A limit is a promise: as x approaches c, the outputs settle on one number L. Sometimes that promise can't be kept, and we say the limit does not exist (often written DNE). There are three classic ways it fails.

  1. A jump — the two sides head to different heights.
  2. Blowing up — the outputs run off to \pm\infty.
  3. Wild oscillation — the outputs never settle at all.

Each builds on one-sided limits: a two-sided limit exists only when both sides agree on a single, finite value.

1. The jump

We met this in one-sided limits. The function steps from one height to another at x = c: \lim_{x \to c^-} f(x) \ne \lim_{x \to c^+} f(x). Both one-sided limits exist, but they disagree — so the two-sided limit DNE.

2. Blowing up to infinity

Near a vertical asymptote the outputs grow without bound.

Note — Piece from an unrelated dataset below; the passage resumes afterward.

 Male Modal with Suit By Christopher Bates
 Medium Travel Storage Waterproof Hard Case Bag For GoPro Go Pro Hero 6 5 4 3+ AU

Take f(x) = \frac{1}{x^2}. As x \to 0 from either side, the values shoot up toward +\infty. There is no finite L to land on, so the limit DNE. (We do sometimes write \lim_{x \to 0} \tfrac{1}{x^2} = +\infty to describe how it fails — but "\infty" is not a number, so the limit still doesn't exist in the ordinary sense.)

3. Endless oscillation

The strangest case: f(x) = \sin\!\left(\frac{1}{x}\right). As x \to 0 the input \tfrac{1}{x} races off to infinity, so the sine wiggles between -1 and 1 faster and faster — infinitely many times in any tiny interval near 0. The outputs never home in on a single value, so the limit DNE.